··· Entries provided
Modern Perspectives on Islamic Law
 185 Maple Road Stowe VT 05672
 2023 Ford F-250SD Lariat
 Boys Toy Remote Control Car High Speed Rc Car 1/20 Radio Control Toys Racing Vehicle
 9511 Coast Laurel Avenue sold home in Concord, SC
······
··· Entries provided
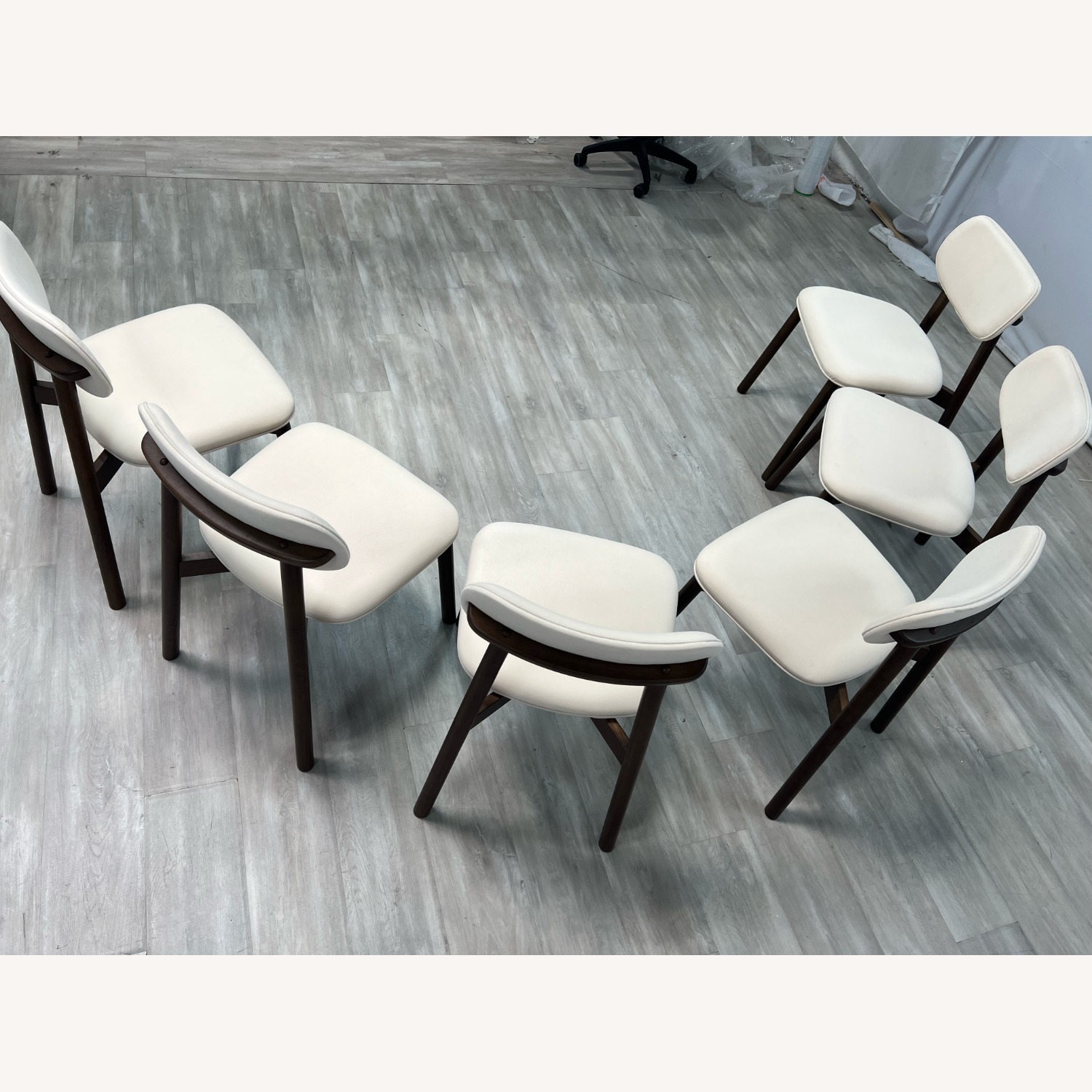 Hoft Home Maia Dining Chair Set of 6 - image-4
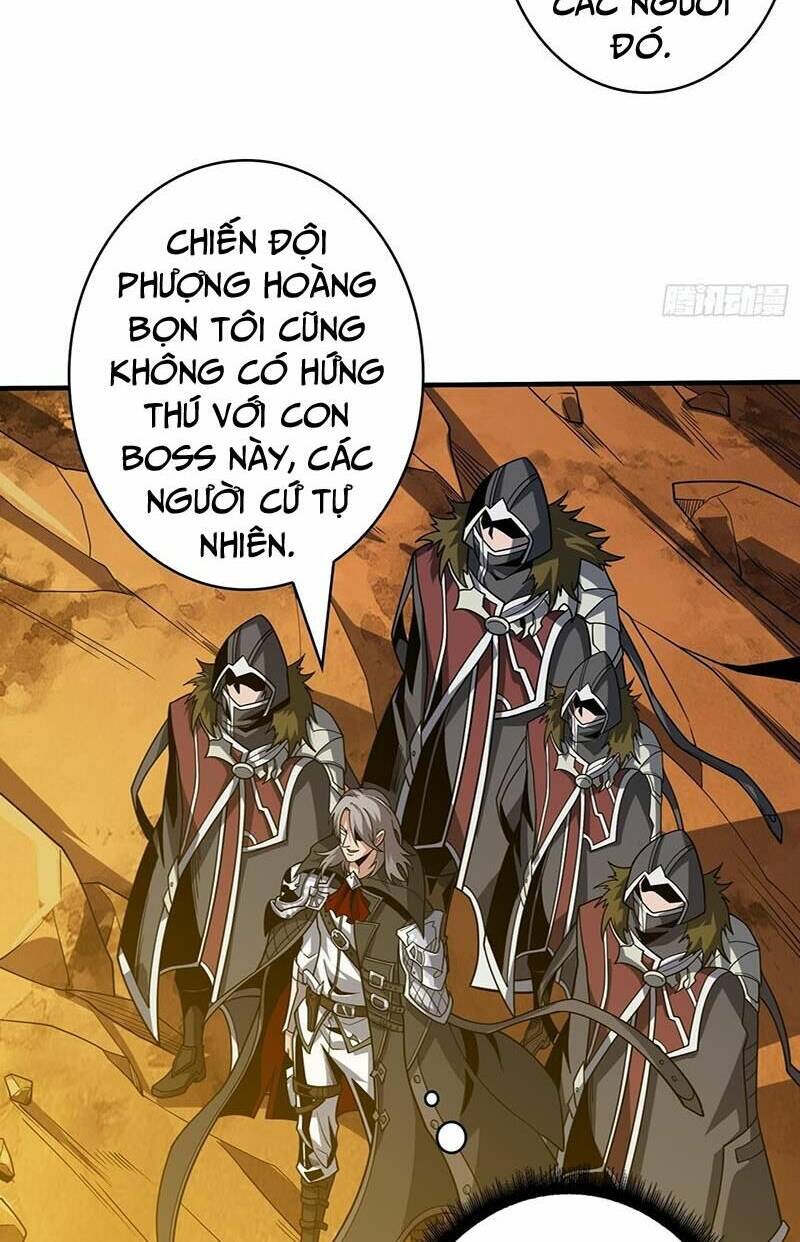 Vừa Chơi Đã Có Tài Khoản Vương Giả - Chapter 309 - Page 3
······
··· Entries provided
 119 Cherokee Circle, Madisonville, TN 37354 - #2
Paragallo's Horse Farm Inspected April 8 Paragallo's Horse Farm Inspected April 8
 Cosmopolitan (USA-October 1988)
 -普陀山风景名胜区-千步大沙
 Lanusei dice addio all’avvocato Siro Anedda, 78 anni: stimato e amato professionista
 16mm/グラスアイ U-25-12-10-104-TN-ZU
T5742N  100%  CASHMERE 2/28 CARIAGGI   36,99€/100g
······
> **Your instructions**: Output only an exact transcription of the lines above from the one with "119 Cherokee Circle, Madisonville, TN" up to and including the one with "CASHMERE 2/28 CARIAGGI".

> **Solution to the exercise**:
 119 Cherokee Circle, Madisonville, TN 37354 - #2
Paragallo's Horse Farm Inspected April 8 Paragallo's Horse Farm Inspected April 8
 Cosmopolitan (USA-October 1988)
 -普陀山风景名胜区-千步大沙
 Lanusei dice addio all’avvocato Siro Anedda, 78 anni: stimato e amato professionista
 16mm/グラスアイ U-25-12-10-104-TN-ZU
T5742N  100%  CASHMERE 2/28 CARIAGGI   36,99€/100g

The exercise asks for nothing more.